Nous avons droit également au début à la rencontre de Chema et d’Angela en caméra subjective. Chacun écoute son Walkman. Angela a de la musique classique et Chema du hard rock. Le réalisateur alterne les points de vue et la musique avec. Un délire de réalisation tout à fait génial.
La question
Plus sérieusement, le réalisateur se demande s’il existe un public pour ce genre de films ultra-violents que sont les snuff. Avec une habileté exceptionnelle, il dose parfaitement les scènes violentes de son film. lI nous oblige ainsi à répondre à sa question : veut-on voir la chose ou pas? A vous de voir. Le film débute d’ailleurs par cette question. Angela sort du métro et apprend qu’un homme s’est jeté sous la rame. Il gît coupé en deux sur les rails. Angela s’approche pour voir. De plus en plus. Elle a l’envie morbide, la curiosité d’aller voir le mort. Amenabar joue avec nous grâce à ce suspense malsain; il nous teste. Finalement et ironiquement, on ne voit absolument rien du cadavre!

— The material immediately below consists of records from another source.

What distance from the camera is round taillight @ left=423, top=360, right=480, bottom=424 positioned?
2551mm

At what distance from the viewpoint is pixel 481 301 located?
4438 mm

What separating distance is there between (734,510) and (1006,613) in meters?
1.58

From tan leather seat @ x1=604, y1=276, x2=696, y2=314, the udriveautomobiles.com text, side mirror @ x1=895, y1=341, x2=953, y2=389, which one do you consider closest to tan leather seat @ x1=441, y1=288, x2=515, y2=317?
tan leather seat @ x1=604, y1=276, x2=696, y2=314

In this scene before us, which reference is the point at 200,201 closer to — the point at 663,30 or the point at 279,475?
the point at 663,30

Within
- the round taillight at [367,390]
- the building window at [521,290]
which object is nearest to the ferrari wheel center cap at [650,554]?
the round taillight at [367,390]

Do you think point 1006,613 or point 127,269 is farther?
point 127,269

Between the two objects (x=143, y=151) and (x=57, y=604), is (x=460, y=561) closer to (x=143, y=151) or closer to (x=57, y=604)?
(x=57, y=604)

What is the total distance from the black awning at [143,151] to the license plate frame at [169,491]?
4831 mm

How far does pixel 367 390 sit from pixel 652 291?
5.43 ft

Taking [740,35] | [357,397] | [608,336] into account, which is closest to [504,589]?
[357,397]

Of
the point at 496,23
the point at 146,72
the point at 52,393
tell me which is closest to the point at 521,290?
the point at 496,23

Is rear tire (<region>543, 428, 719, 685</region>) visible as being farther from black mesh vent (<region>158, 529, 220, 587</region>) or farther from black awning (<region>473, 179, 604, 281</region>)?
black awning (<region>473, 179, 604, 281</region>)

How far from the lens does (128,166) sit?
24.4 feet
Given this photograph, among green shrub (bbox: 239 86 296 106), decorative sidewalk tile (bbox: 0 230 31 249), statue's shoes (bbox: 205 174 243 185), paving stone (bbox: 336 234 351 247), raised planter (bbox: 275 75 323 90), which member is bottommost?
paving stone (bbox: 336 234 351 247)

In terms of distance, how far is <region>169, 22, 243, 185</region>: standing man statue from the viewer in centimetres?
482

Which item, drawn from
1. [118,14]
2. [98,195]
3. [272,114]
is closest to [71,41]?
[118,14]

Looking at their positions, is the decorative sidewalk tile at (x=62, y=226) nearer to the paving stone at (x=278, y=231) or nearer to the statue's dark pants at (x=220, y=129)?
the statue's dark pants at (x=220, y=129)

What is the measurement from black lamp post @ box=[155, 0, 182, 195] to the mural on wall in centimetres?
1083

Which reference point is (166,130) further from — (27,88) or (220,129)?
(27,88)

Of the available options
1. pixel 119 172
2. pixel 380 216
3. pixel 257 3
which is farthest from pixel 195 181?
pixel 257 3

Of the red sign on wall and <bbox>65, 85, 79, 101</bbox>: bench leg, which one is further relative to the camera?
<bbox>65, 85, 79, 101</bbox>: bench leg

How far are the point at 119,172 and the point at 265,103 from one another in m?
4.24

Mais à cette question, il apporte déjà une partie de réponse lors de la scène finale. Le film snuff va être diffusé à la télé. Bien sûr, l'hypocrisie de celle-ci fait prononcer à la présentatrice : “Attention, nous avons peine à vous montrer ces images, cela pourrait choquer la sensibilité”...et bla et bla.
Puis vient le plan terrible qui nous plonge en pleine méditation. Nous parcourons les couloirs de l’hôpital. Dans toutes les chambres, les gens sont branchés sur la même chaîne et sont tous prêts à regarder le film snuff. L’avertissement est clair : attention au pouvoir de l’image qui peut facilement se transformer en machine à tuer grâce à l'audimat. Retournons donc à nos films gores d’antan aujourd’hui moins violent que le journal de 20 heures...
Autre films ayant pour sujet les films snuff :
Témoin Muet où une jeune fille assiste au meurtre sanglant d’une actrice de X. Ici, le snuff n’est qu’un prétexte pour un suspense joliment emballé par Anthony Waller.
Vidéodrome où James Woods a des problèmes de cerveau lorsqu’il visionne un programme dérangeant et bizarre tout à fait spécial.
Sous la direction de Maître Cronenberg, ce film n’a pas pris une ride. Son message en devient de plus en plus puissant vu que la télé n’a jamais eu autant de succès qu’aujourd’hui.